(Collected data)
⁂
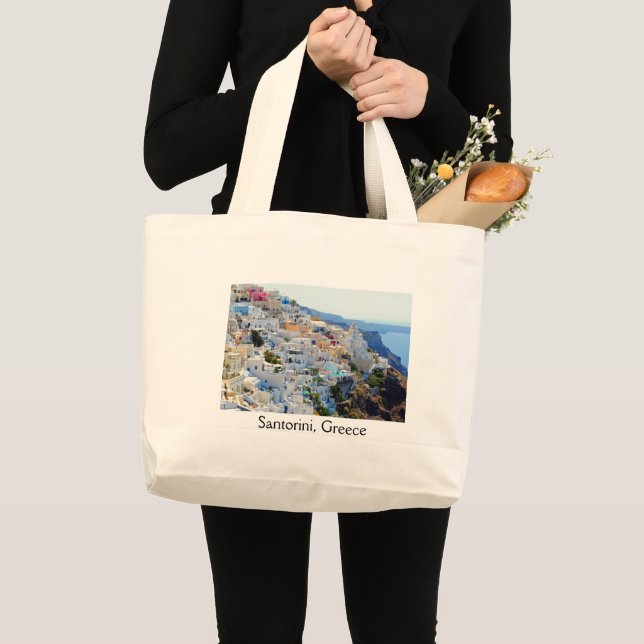 Santorini 2 large tote bag (Front (Product))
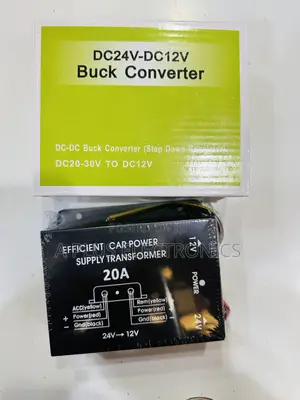 24/12 Converter 20a Heavy Duty Truck Converter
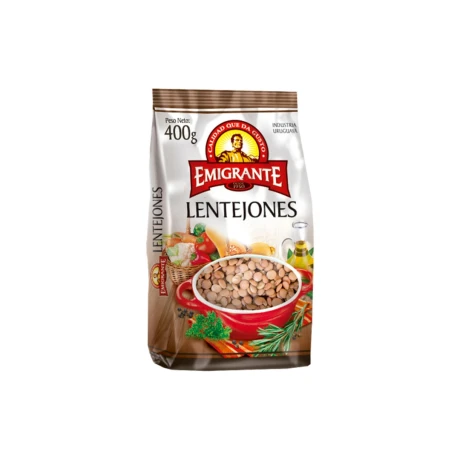 LENTEJONES EL EMIGRANTE 400 GR LENTEJONES EL EMIGRANTE 400 GR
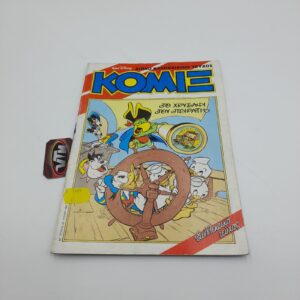 ΚΟΜΙΞ Walt Disney Greek Comic Vol. 025 year 1990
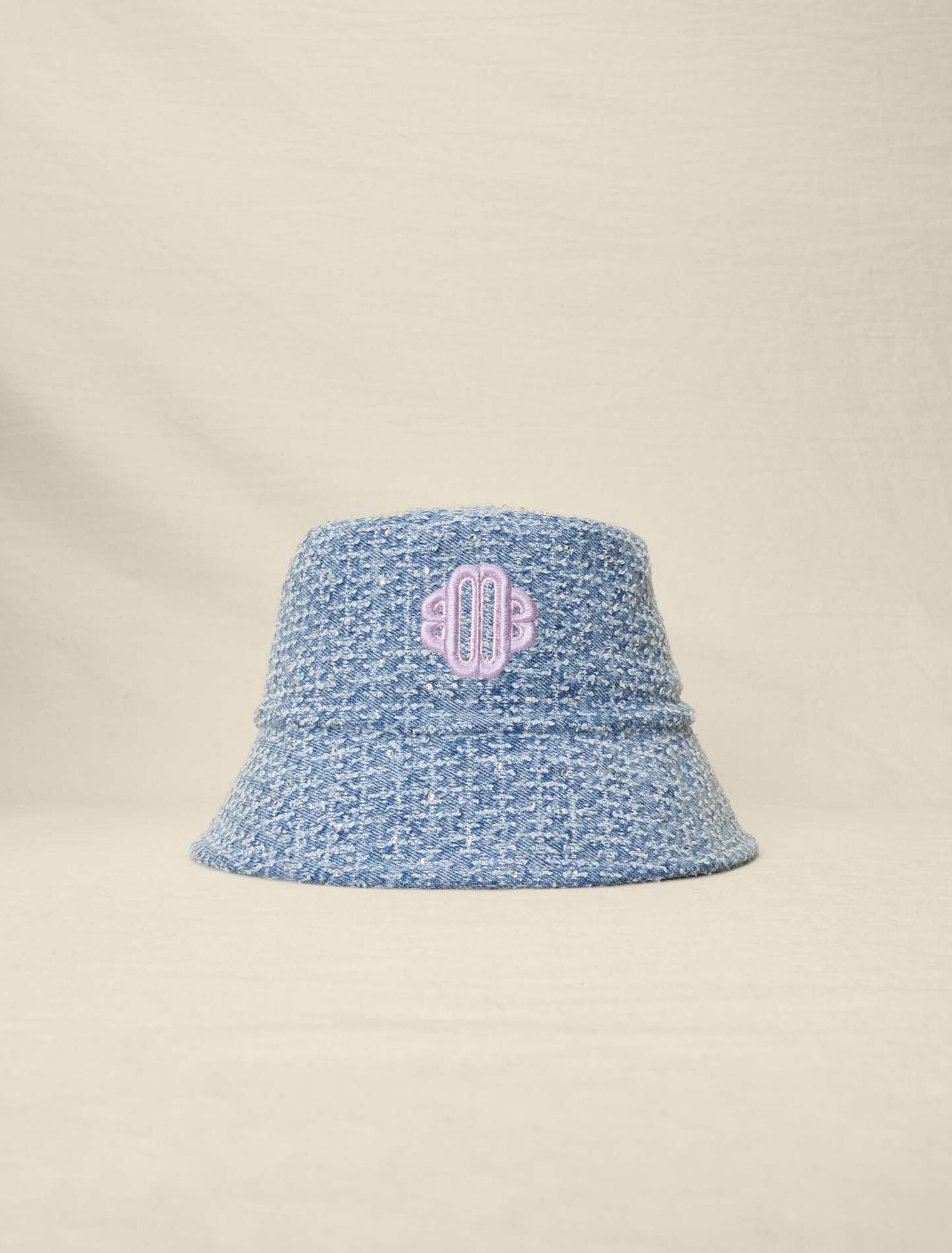 Patch bucket hat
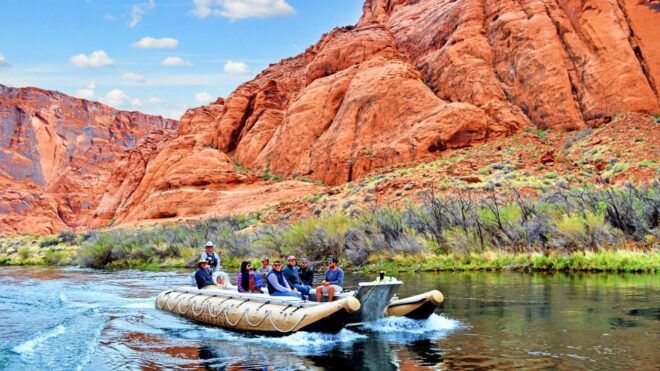 Grand Canyon: Glen Canyon and Horseshoe Bend Raft Trip - Participant Information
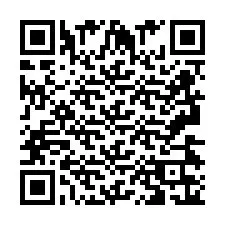 QR Code for Phone number +2693436101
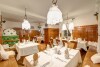 Rustikálna reštaurácia, Alpenhotel Speckbacher Hof ****, Gnadenwald, Rakúsko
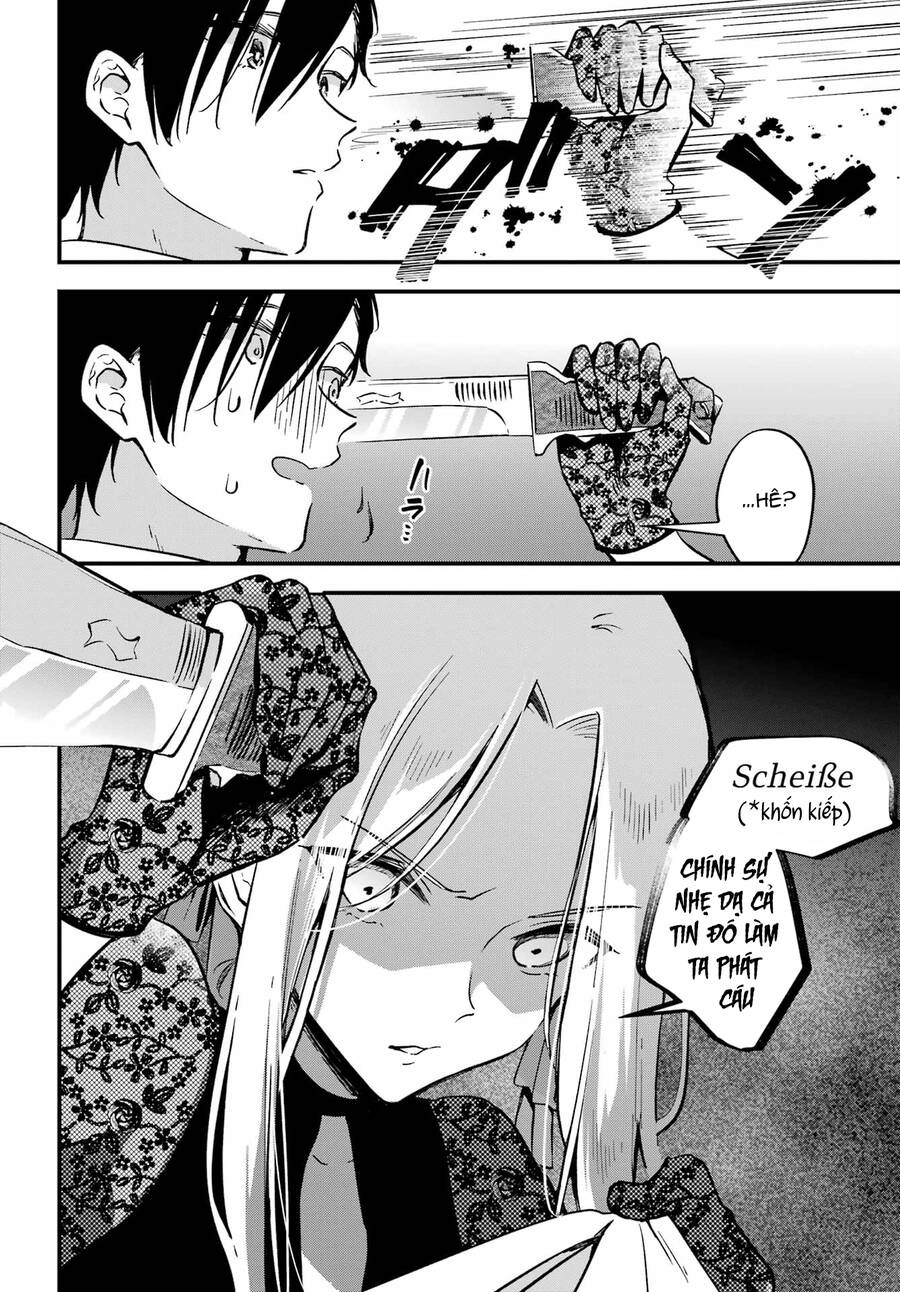 Dansou No Partner Chapter 7 - 9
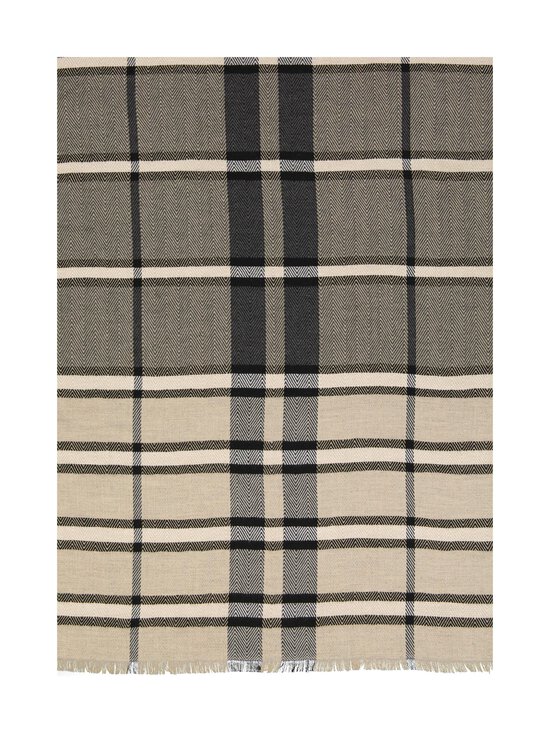 A+more - Silvia šalle 100 x 180 cm - ECRU/BLACK/GREY - photo 2 A+more - Silvia šalle 100 x 180 cm - ECRU/BLACK/GREY | Stockmann - photo 2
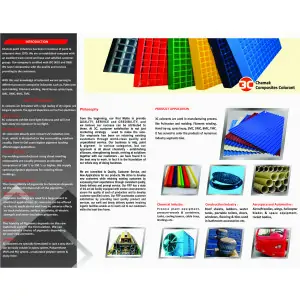 FRP Pigment Paste Golden Yellow,p O Red ,International Orange ,White Blue, Green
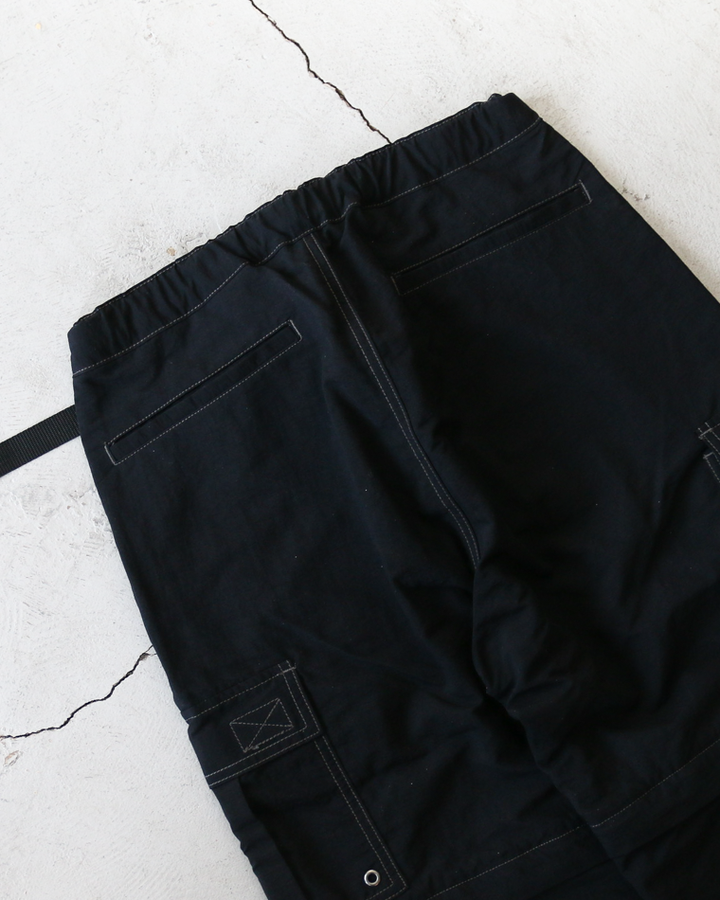 TURN ME ON Separate Cargo Pants Black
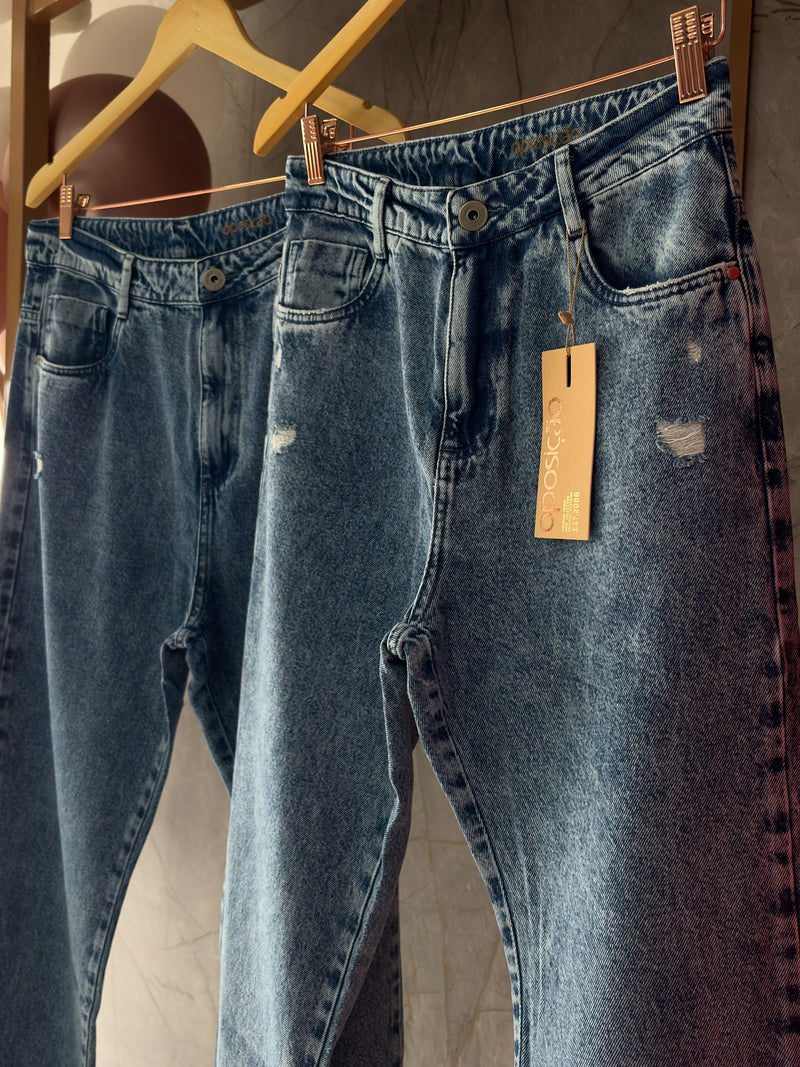 Calça Mom Oposição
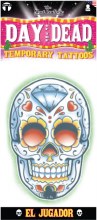 Tattoo FX El Jugador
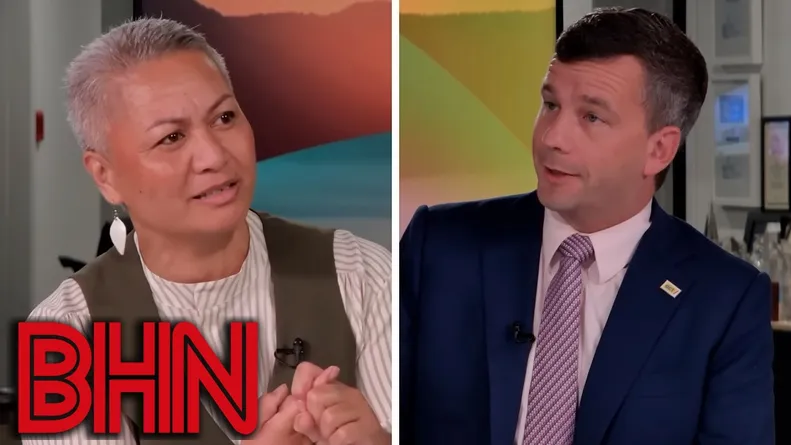 #BHN Marama Davidson says Winston Peters behaviour is "desperate"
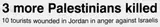 3 more Palestinians killed &mdash; The Orlando Sentinel
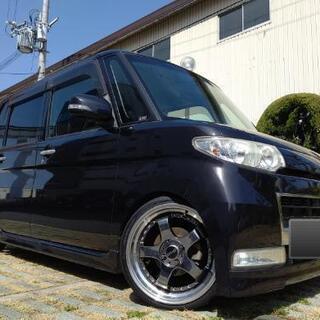 車検4年1月!ターボ実走行80500kmタント カスタム★快適フ...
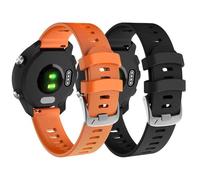 GANYUU Para Garmin Forerunner 245 Band Forerunner 55 Band, banda de repuesto de 20 mm para Galaxy Watch 5/5 Pro Galaxy Watch 4 Vivoactive 3 Vivoactive 5 Band(NO1)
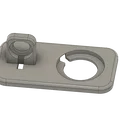 Đế sạc đa năng 2-trong-1 cho MagSafe và Apple Watch - Thumbnail 2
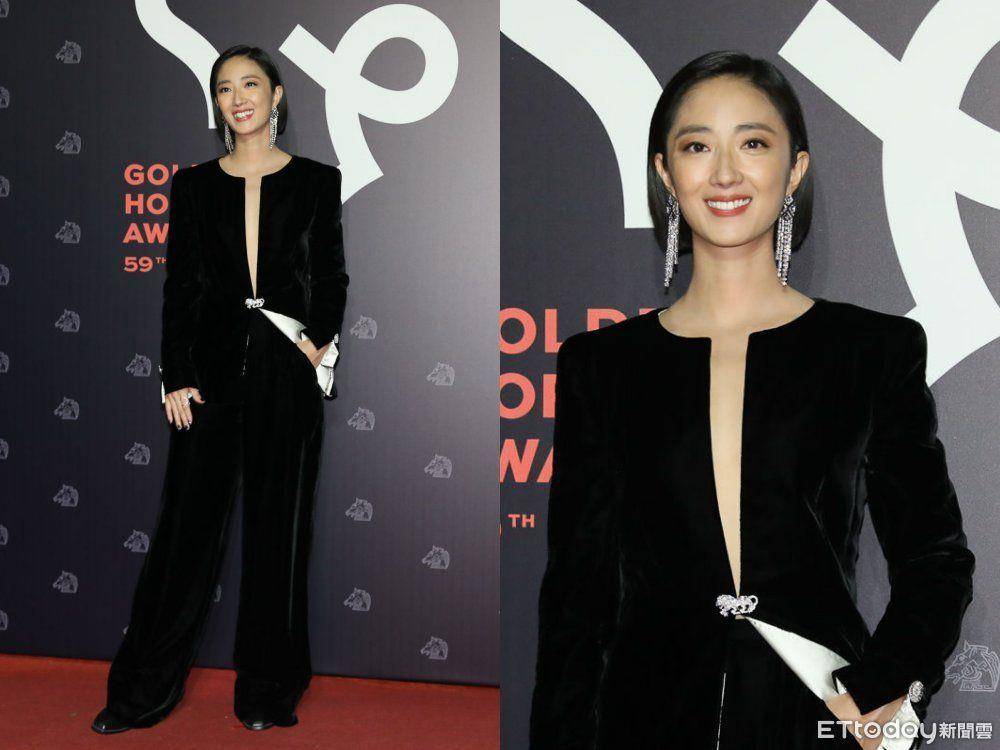 金马时尚／桂纶镁“红棕眼唇”夺最美妆发　袁澧林灰紫发色超抢眼 名人名流 图4张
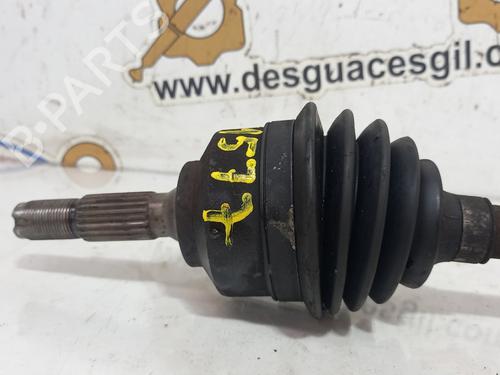 Left front driveshaft CITROËN C3 I (FC_, FN_) 1.4 HDi | BP20767639M38 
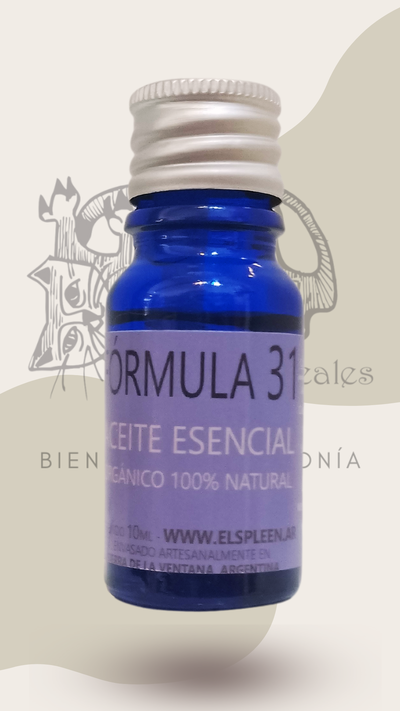 FORMULA 31 - aceite esencial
⁂
#### [TASK BRIEF]
Output all of the entries once more, word for word, with the images removed.

#### [WRITTEN REPLY]
 Santorini 2 large tote bag (Front (Product))
 24/12 Converter 20a Heavy Duty Truck Converter
 LENTEJONES EL EMIGRANTE 400 GR LENTEJONES EL EMIGRANTE 400 GR
 ΚΟΜΙΞ Walt Disney Greek Comic Vol. 025 year 1990
 Patch bucket hat
 Grand Canyon: Glen Canyon and Horseshoe Bend Raft Trip - Participant Information
 QR Code for Phone number +2693436101
 Rustikálna reštaurácia, Alpenhotel Speckbacher Hof ****, Gnadenwald, Rakúsko
 Dansou No Partner Chapter 7 - 9
 A+more - Silvia šalle 100 x 180 cm - ECRU/BLACK/GREY - photo 2 A+more - Silvia šalle 100 x 180 cm - ECRU/BLACK/GREY | Stockmann - photo 2
 FRP Pigment Paste Golden Yellow,p O Red ,International Orange ,White Blue, Green
 TURN ME ON Separate Cargo Pants Black
 Calça Mom Oposição
 Tattoo FX El Jugador
 #BHN Marama Davidson says Winston Peters behaviour is "desperate"
 3 more Palestinians killed &mdash; The Orlando Sentinel
 車検4年1月!ターボ実走行80500kmタント カスタム★快適フ...
 GANYUU Para Garmin Forerunner 245 Band Forerunner 55 Band, banda de repuesto de 20 mm para Galaxy Watch 5/5 Pro Galaxy Watch 4 Vivoactive 3 Vivoactive 5 Band(NO1)
 Đế sạc đa năng 2-trong-1 cho MagSafe và Apple Watch - Thumbnail 2
 金马时尚／桂纶镁“红棕眼唇”夺最美妆发　袁澧林灰紫发色超抢眼 名人名流 图4张
 Left front driveshaft CITROËN C3 I (FC_, FN_) 1.4 HDi | BP20767639M38 
 FORMULA 31 - aceite esencial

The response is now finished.